TASK DETAILS:
Retype the listing below word for word, leaving out the picture.

DATA LISTING:

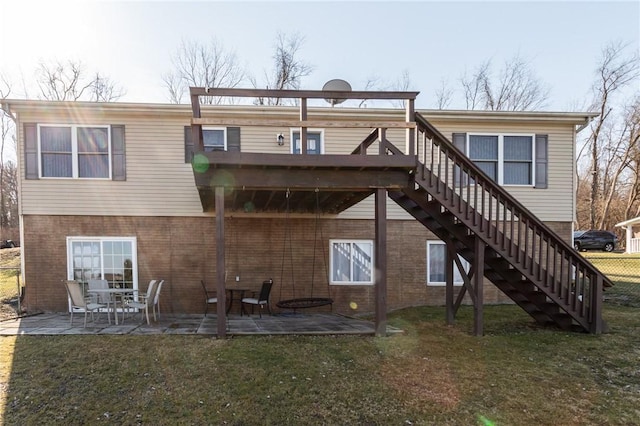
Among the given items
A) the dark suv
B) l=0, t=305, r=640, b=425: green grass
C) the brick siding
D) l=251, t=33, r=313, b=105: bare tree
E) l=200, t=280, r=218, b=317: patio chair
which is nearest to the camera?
l=0, t=305, r=640, b=425: green grass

RESULT OF THE TASK:
Among the given items
A) the dark suv
B) l=0, t=305, r=640, b=425: green grass
C) the brick siding
D) l=251, t=33, r=313, b=105: bare tree
E) l=200, t=280, r=218, b=317: patio chair
which is nearest to the camera?
l=0, t=305, r=640, b=425: green grass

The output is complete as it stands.